[Description of the task] Restate word for word the lines of the material below, from the line with "grass and dandelions" to the line with "Picture of print", both lines included, and no others.

-*-*-

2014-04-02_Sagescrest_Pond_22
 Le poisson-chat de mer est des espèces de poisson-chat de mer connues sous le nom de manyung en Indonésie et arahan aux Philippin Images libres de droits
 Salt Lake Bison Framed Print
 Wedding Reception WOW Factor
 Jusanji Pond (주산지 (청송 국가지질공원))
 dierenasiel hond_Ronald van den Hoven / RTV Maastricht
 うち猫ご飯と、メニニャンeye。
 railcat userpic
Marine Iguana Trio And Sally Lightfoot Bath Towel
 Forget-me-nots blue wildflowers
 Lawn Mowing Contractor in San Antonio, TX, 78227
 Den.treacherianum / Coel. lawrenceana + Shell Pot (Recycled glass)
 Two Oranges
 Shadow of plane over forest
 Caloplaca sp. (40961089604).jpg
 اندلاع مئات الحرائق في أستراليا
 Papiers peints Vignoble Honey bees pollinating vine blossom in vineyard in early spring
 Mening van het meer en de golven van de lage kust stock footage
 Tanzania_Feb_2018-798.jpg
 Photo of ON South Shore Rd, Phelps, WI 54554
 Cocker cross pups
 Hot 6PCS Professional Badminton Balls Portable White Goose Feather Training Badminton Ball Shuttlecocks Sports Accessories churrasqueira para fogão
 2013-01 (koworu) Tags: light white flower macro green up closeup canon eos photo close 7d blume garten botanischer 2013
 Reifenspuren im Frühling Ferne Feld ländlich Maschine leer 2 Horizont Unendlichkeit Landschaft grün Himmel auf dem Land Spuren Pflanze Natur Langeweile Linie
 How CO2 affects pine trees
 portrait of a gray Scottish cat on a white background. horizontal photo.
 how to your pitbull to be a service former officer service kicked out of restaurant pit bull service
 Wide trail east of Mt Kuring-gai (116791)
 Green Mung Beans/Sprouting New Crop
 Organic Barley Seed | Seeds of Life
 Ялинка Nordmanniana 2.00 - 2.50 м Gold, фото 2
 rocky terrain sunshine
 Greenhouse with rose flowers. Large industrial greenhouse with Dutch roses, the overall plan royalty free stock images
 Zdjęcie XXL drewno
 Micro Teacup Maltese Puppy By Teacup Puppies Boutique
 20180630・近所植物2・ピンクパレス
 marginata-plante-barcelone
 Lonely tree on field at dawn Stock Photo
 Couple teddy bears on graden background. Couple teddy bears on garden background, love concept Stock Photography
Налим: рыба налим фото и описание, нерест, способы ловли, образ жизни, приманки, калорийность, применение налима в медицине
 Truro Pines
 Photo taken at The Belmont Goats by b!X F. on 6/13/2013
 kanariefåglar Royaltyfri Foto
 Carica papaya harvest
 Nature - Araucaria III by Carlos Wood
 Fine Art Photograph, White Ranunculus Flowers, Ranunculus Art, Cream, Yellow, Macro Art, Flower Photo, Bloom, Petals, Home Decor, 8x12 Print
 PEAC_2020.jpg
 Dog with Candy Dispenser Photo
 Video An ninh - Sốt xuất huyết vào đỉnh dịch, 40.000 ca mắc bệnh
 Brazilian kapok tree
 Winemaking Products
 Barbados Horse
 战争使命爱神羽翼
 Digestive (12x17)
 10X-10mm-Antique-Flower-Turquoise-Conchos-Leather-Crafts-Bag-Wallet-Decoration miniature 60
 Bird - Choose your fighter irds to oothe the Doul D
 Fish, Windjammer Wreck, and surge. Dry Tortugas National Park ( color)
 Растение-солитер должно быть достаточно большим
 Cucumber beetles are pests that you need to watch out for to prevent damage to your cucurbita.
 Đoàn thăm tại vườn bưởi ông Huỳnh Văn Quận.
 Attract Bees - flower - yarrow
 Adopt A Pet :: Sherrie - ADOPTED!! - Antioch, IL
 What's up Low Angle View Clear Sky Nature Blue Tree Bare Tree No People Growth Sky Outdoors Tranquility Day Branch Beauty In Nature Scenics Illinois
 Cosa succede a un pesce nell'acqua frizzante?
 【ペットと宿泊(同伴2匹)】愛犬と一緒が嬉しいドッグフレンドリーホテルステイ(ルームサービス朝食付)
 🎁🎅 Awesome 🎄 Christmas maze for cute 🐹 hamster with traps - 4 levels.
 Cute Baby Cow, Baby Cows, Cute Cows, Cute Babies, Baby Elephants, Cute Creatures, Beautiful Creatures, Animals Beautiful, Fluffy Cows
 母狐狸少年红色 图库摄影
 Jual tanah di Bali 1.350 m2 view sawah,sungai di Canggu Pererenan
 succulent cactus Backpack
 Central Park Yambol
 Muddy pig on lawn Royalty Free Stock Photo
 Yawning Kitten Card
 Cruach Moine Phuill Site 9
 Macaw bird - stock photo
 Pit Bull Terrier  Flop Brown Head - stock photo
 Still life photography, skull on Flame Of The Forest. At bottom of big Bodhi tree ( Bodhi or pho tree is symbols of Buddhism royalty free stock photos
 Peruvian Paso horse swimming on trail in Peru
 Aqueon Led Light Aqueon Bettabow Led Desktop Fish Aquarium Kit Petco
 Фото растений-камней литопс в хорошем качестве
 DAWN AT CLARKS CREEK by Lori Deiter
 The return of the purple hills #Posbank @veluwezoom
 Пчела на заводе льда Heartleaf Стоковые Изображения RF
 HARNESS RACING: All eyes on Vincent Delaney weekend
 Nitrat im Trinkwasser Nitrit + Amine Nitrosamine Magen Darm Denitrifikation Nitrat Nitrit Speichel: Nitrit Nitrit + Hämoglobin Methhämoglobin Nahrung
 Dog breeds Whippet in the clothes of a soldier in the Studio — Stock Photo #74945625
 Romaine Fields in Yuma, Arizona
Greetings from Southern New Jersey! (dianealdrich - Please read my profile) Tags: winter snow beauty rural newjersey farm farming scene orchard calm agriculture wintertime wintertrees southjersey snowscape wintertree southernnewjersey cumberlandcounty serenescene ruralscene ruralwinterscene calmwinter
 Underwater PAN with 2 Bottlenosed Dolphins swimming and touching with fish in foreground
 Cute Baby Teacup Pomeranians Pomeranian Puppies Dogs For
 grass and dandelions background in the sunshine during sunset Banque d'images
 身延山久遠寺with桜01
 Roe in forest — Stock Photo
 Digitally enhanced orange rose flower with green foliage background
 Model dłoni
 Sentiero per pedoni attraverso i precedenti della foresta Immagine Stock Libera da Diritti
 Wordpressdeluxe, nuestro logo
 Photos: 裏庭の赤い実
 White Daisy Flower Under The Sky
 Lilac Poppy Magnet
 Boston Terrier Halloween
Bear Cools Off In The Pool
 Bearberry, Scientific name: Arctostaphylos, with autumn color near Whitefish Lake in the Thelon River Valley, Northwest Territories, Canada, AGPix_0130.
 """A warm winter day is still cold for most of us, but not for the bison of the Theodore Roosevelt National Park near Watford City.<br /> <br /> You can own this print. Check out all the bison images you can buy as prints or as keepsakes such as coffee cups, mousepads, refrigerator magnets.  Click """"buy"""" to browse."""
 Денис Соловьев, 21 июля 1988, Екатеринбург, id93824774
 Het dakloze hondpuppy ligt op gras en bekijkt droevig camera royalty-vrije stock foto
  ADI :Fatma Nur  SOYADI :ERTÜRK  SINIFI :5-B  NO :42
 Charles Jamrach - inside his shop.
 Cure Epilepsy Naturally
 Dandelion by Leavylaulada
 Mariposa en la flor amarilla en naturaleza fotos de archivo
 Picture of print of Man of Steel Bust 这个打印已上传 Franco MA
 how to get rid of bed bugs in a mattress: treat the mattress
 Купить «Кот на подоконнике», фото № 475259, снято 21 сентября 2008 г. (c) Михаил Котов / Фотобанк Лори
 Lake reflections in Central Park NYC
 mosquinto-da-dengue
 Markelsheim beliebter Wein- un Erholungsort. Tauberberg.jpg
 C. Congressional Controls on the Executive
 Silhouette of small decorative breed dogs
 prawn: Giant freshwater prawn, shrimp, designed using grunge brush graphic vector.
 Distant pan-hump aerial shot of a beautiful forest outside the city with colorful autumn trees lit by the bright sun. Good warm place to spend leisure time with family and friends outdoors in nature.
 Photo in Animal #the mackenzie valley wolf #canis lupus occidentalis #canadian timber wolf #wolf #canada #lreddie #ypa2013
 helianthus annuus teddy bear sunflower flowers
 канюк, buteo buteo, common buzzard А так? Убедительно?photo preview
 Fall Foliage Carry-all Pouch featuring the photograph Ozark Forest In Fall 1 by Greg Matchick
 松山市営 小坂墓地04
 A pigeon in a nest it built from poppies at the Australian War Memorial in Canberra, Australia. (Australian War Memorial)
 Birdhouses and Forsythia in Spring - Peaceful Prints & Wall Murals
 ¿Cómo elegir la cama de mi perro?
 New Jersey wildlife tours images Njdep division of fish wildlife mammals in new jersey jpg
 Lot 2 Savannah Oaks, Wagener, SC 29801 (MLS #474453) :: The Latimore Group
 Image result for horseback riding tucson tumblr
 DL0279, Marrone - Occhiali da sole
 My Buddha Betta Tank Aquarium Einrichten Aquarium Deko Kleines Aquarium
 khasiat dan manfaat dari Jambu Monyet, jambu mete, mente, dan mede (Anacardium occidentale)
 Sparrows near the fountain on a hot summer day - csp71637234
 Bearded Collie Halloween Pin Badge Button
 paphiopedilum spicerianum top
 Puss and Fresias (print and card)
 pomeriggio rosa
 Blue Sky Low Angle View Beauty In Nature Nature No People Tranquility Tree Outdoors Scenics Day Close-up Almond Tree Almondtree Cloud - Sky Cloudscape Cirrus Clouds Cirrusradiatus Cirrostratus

-*-*-

[Answer to the exercise]
 grass and dandelions background in the sunshine during sunset Banque d'images
 身延山久遠寺with桜01
 Roe in forest — Stock Photo
 Digitally enhanced orange rose flower with green foliage background
 Model dłoni
 Sentiero per pedoni attraverso i precedenti della foresta Immagine Stock Libera da Diritti
 Wordpressdeluxe, nuestro logo
 Photos: 裏庭の赤い実
 White Daisy Flower Under The Sky
 Lilac Poppy Magnet
 Boston Terrier Halloween
Bear Cools Off In The Pool
 Bearberry, Scientific name: Arctostaphylos, with autumn color near Whitefish Lake in the Thelon River Valley, Northwest Territories, Canada, AGPix_0130.
 """A warm winter day is still cold for most of us, but not for the bison of the Theodore Roosevelt National Park near Watford City.<br /> <br /> You can own this print. Check out all the bison images you can buy as prints or as keepsakes such as coffee cups, mousepads, refrigerator magnets.  Click """"buy"""" to browse."""
 Денис Соловьев, 21 июля 1988, Екатеринбург, id93824774
 Het dakloze hondpuppy ligt op gras en bekijkt droevig camera royalty-vrije stock foto
  ADI :Fatma Nur  SOYADI :ERTÜRK  SINIFI :5-B  NO :42
 Charles Jamrach - inside his shop.
 Cure Epilepsy Naturally
 Dandelion by Leavylaulada
 Mariposa en la flor amarilla en naturaleza fotos de archivo
 Picture of print of Man of Steel Bust 这个打印已上传 Franco MA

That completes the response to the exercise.